In terms of a breakdown, he was also surprised to find that 80 per cent of the total cost was related to the health-care system, in particular hospitalization, while the other 20 per cent related to lost time from jobs and expenses for families.
“The times where it makes life very difficult are in those individuals who aren’t covered with health-care plans, and when the primary breadwinner in the family has been affected by stroke. So there you’ve got the worst of both worlds. The income for that family declines while their costs go up.”
After someone has a stroke, Sharma said medications are needed to prevent more stroke and for depression and sleep issues that arise.
Frank Nieboer of Calgary can speak from experience about the difficulties families face when someone has a stroke. His wife Lou had an aneurysm — bleeding in the brain — 33 years ago at the age of 32.
After seven weeks in hospital, she was deemed stable enough to come home, but she was in a wheelchair and had lost the use of her right arm, right leg, her ability to speak, and she was “massively depressed” and crying all the time, he said.
“And here I am, I’m 33, I’ve got a day job, thank you very much, and what are we doing?” he said. “It’s really a learning curve.”

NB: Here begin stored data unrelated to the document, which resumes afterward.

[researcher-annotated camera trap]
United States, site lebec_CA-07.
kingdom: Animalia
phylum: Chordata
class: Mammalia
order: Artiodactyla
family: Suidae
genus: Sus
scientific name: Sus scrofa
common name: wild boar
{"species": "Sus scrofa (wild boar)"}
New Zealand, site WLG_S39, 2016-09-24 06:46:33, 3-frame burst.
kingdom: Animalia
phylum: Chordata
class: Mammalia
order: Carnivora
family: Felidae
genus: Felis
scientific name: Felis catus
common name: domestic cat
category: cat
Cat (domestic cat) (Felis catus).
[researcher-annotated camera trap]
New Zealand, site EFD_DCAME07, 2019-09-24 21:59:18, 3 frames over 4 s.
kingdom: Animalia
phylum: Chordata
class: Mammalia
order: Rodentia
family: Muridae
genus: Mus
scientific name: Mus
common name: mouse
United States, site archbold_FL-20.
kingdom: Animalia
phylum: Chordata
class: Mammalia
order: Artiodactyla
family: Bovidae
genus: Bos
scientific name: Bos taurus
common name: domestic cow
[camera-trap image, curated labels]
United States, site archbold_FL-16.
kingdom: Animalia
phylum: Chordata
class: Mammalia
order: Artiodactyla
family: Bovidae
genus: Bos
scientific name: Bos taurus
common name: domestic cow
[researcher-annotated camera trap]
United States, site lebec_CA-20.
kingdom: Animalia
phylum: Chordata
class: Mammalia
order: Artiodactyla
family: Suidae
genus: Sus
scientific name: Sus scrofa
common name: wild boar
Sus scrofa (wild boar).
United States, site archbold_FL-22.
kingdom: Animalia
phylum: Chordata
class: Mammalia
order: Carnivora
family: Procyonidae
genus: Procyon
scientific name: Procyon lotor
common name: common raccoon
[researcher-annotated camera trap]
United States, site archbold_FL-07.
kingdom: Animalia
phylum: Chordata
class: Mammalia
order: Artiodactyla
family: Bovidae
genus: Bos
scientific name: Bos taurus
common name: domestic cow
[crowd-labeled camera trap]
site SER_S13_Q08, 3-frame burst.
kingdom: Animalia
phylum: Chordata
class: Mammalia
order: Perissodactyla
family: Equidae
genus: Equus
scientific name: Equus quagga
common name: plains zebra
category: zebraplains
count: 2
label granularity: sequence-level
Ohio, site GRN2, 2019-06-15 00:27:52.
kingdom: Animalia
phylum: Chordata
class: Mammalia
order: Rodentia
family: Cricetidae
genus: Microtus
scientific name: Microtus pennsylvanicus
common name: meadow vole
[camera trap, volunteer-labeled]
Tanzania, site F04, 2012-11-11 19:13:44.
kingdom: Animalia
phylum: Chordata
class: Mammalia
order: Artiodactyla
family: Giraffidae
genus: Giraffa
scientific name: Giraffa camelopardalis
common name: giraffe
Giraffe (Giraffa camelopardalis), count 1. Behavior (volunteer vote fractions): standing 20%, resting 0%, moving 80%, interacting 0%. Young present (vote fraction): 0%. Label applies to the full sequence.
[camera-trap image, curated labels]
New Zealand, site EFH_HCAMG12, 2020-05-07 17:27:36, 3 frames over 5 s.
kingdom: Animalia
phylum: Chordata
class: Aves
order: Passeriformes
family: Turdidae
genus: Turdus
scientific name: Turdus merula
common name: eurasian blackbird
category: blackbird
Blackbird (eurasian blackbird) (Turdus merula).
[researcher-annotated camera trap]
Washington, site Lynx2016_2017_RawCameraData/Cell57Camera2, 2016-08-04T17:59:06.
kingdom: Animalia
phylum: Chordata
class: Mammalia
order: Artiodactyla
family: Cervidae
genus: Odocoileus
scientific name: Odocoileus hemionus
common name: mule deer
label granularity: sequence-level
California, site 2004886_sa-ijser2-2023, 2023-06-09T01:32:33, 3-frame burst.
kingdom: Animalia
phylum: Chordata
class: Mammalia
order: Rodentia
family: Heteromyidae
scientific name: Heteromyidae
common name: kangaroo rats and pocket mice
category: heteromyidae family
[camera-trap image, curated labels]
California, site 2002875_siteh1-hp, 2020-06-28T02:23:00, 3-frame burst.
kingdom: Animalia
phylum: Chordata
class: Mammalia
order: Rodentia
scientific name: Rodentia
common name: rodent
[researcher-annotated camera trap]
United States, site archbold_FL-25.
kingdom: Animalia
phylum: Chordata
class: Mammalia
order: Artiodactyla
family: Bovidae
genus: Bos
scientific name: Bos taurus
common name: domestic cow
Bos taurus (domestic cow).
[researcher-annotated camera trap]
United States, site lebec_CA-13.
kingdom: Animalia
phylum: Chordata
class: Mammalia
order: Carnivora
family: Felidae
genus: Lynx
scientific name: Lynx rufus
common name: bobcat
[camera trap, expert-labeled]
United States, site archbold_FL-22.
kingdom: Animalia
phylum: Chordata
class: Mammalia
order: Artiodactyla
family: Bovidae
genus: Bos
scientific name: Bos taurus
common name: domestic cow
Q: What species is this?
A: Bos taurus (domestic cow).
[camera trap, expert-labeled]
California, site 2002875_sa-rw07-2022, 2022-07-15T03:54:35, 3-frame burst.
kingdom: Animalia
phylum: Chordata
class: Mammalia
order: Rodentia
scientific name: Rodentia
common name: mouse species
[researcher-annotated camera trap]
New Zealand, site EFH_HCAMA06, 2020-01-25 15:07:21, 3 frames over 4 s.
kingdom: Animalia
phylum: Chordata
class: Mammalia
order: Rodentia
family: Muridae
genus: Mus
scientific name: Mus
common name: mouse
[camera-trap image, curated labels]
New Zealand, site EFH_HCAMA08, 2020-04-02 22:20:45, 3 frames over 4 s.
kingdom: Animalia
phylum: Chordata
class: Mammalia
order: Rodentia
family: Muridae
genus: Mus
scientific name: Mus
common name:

Lou’s income was wiped out because she had to resign her bank job. Fortunately, Nieboer was in a good financial position and able to get private help for physiotherapy, occupational therapy and assistance working on speech and cognitive processes.
The Nieboers formed a support group in Calgary and have helped counsel many families, hearing in the process numerous stories about the crippling financial burden of stroke.
“A lot of younger families, it results in family breakup,” Nieboer said. Sometimes a breadwinner leaves a partner and young children after the partner’s had a stroke, and the family must turn to social supports, he said.
Other times, a breadwinner — for instance a trucker, teacher or lawyer — can’t work because of physical effects, or the impact on the ability to speak. Cognitive processes can also be affected.
“You may present very well from the outside, but a lot of folks have what I call invisible deficits. They can’t process information. They can’t quickly process and respond,” Nieboer said.
Sharma said 50,000 to 60,000 strokes a year are diagnosed, but 10 times that number are covert. It’s known they occurred because scars are seen on imaging, but they weren’t diagnosed because there were none of the classical symptoms. They are, however, associated with dementia and long-term difficulties.
About 87 per cent of diagnosed strokes are due to blocked blood vessels, while 13 per cent are due to bleeding, Sharma said. There are effective treatments for the blockages, such as the clot-busting medication tPA.
“If we can get at it very quickly in a centre that has expertise and if we give that treatment, we know that the probability of disability is decreased by a third,” he said.
“And that is what you need to do to shift that burden from somebody who is significantly disabled to somebody who has absolutely no disability, and consequently shift the cost from those very large numbers down to one-hundredth of them.”